— Start Reading passage —

# [SOLVED] Cannot connect to the Internet (Belkin F5D9630-4 wireless router)



## kurdt2k (Aug 22, 2011)

Hi,

I've just replaced my crappy TalkTalk router with my Belkin F5D9630-4 (v1001) to try and give myself a bit more wireless coverage in my flat. No matter what I try I just can't get the router to connect to the Internet.
I've updated the router to the most recent firmware, and entered the following settings in my setup for the router:

Connection Type: PPPoA
VPI/VCI: 0/38
Encapsulation: VCMUX

Along with this, I've also entered the correct username and password for my TalkTalk account. Originally I had my DNS settings set to automatic, but also attempted using the following manual settings:

Primary DNS: 62.24.199.13
Secondary DNS: 62.24.199.23

I'm connecting to the router with an Ethernet cable (eg. not connecting wirelessly), have tried resetting the router to default settings through the web browser, as well as trying a hard reset by pressing the tiny reset butoon on the back of the router and holding it for 10 seconds.
Despite trying all of this, whatever I attempt the router just will not connect to the Internet. The DSL light remains a solid green and the Internet light remains solid red (not connected). I have exhausted all of my options and am at the end of my tether so any help would very much be appreciated!

Hoping someone can help! Thanks in advance.


----------



## Old Rich (May 31, 2007)

*Re: Cannot connect to the Internet (Belkin F5D9630-4 wireless router)*








and welcome to the Forum


First:

Power Cycle everything . . Turn off the Modem, router and all pc's . . turn on the Modem and wait a few minutes for the lights to stabilize . . then turn on the router, then one pc at a time. See if you connect to the internet.

Then:


Then: check your browser's settings, remove any proxy settings if foundhere's how.

Then:

with the pc connected to the router, Click on *Start* . . *Run* . . type *CMD* 

At the > prompt type type the following command: *IPCONFIG /ALL*


Note that there is a space before the /ALL, but there is NOT a space after the / in the following command.

Right click in the command window and choose *Select All*, then hit *Enter*. Come back here and Paste the results in a message.

If you are on a machine with no network connection, use a floppy, USB disk, or a CD-RW disk to transfer a text file with the information to allow pasting it here.


----------



## kurdt2k (Aug 22, 2011)

*Re: Cannot connect to the Internet (Belkin F5D9630-4 wireless router)*

Thanks for reply Rich,

I did as you suggested and power cycled both my computer and the router. The problem still remains though.

— End Reading passage —

Set exercise 1 ::
In the forum thread, why did the first poster replace the TalkTalk router with the Belkin one? Answer in one to three sentences.
Set exercise 2 ::
State whether each statement agrees with the forum thread, answering yes or no and quoting the words that decide it: (a) The first poster connected to the router wirelessly. (b) The DSL light stays solid green. (c) The reply says to turn on the router before the modem.
Set exercise 3 ::
Copy the forum thread from "Along with this, I've" to "much be appreciated!".
The lines after this point have no connection to the forum thread.

— Start Raw data —

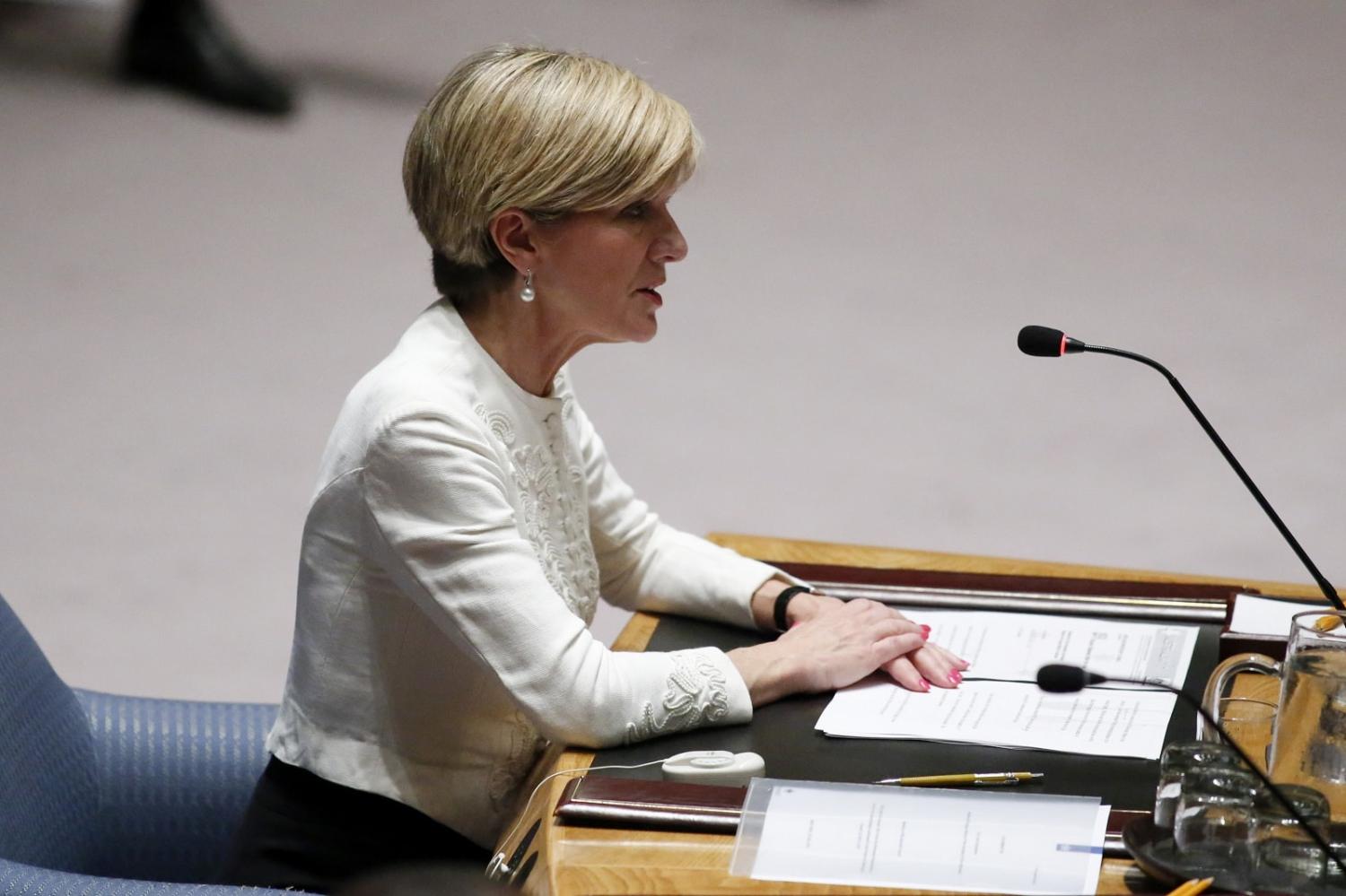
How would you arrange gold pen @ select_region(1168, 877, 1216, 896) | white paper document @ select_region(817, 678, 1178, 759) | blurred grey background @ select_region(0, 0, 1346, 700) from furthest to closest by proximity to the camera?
blurred grey background @ select_region(0, 0, 1346, 700), white paper document @ select_region(817, 678, 1178, 759), gold pen @ select_region(1168, 877, 1216, 896)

— End Raw data —

Full response 1 ::
The poster replaced it to try to get more wireless coverage in the flat.

Full response 2 ::
(a) No: "I'm connecting to the router with an Ethernet cable (eg. not connecting wirelessly)"
(b) Yes: "The DSL light remains a solid green"
(c) No: "turn on the Modem and wait a few minutes for the lights to stabilize . . then turn on the router"

Full response 3 ::
Along with this, I've also entered the correct username and password for my TalkTalk account. Originally I had my DNS settings set to automatic, but also attempted using the following manual settings:

Primary DNS: 62.24.199.13
Secondary DNS: 62.24.199.23

I'm connecting to the router with an Ethernet cable (eg. not connecting wirelessly), have tried resetting the router to default settings through the web browser, as well as trying a hard reset by pressing the tiny reset butoon on the back of the router and holding it for 10 seconds.
Despite trying all of this, whatever I attempt the router just will not connect to the Internet. The DSL light remains a solid green and the Internet light remains solid red (not connected). I have exhausted all of my options and am at the end of my tether so any help would very much be appreciated!